Publié le 22 décembre 2021 à 15:06 par Magazine En-Contact
« Je n’imaginais pas cette détresse »

Témoignage d’un de ces nombreux professionnels de santé qui ont découvert les possibilités de la visio ou téléconsultation et en ont déjà tiré quelques enseignements. 

Psychologue et psycho-sociologue, Éric Doazan reçoit ou recevait, avant le début de la crise sanitaire, des patients en cabinet et intervenait parallèlement dans des entreprises, telle Orange ou la BNF, pour travailler sur les risques psycho-sociaux. Son passé d’ingénieur lui a permis d’acquérir une connaissance assez intime du monde de l’entreprise, de ce qui s’y joue. Il a en sus, depuis, grâce aux appels qui parviennent au numéro vert mis en place à destination des, eu à gérer et répondre aux appels des entrepreneurs affectés par la crise. Témoignage d’un de ces nombreux professionnels de santé qui ont découvert les possibilités de la visio ou téléconsultation et en ont déjà tiré quelques enseignements.

A savoir

Éric Doazan, ingénieur de formation, est psychologue et psycho-sociologue. Domicilié en Seine et Marne, à Fontainebleau, il est psychologue installé depuis 1998. Et intervient pour l’Apesa et depuis 2020 pour répondre au Numéro vert : 0805 65 50 50 
Depuis la réalisation de cette interview, la situation tout comme la vision d’Éric Doazan sur quelques-uns des sujets évoqués ici ont changé : il est désormais installé près de Castelnaudary, plus à proximité d’amis et de sa famille.
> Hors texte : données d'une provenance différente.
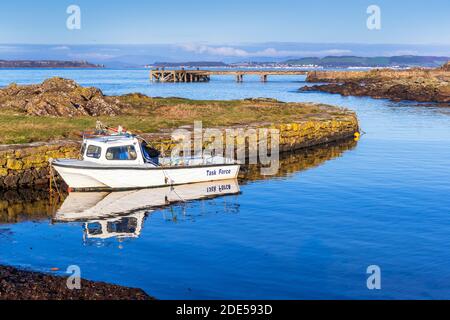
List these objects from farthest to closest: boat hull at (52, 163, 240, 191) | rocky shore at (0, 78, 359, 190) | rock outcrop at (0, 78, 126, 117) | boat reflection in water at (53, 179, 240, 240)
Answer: rock outcrop at (0, 78, 126, 117) → rocky shore at (0, 78, 359, 190) → boat hull at (52, 163, 240, 191) → boat reflection in water at (53, 179, 240, 240)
Il est désormais client et abonné à Doctolib, dont il est un client heureux : « Grâce à ceci, mon carnet de rendez-vous et de consultations se remplit vite et grâce à une option permise désormais, je planifie un 1er rendez-vous par téléphone avec les nouveaux patients, avant la prise de rendez-vous, ce qui me permet de les connaitre un peu déjà. 
La visio conférence et donc les téléconsultations m’ont permis de conserver la patientèle que j’avais en région parisienne, ce qui est très appréciable. »

En-Contact : Sur quels sujets et à quelle occasion intervenez-vous dans les entreprises ? 
Éric Doazan : Il s’agit d’interventions sur ce qu’on appelle les risques psycho-sociaux, soit à travers des formations ou des sensibilisations auprès des encadrants, soit lorsque des collectivités territoriales, par exemple, sont confrontées à des événements comme des tentatives de suicide ou des situations d’équipes en souffrance. C’est en présentiel d’habitude mais comme beaucoup de mes collègues, au moment du premier confinement, j’ai pratiquement basculé toutes mes consultations sous forme de visio-conférence.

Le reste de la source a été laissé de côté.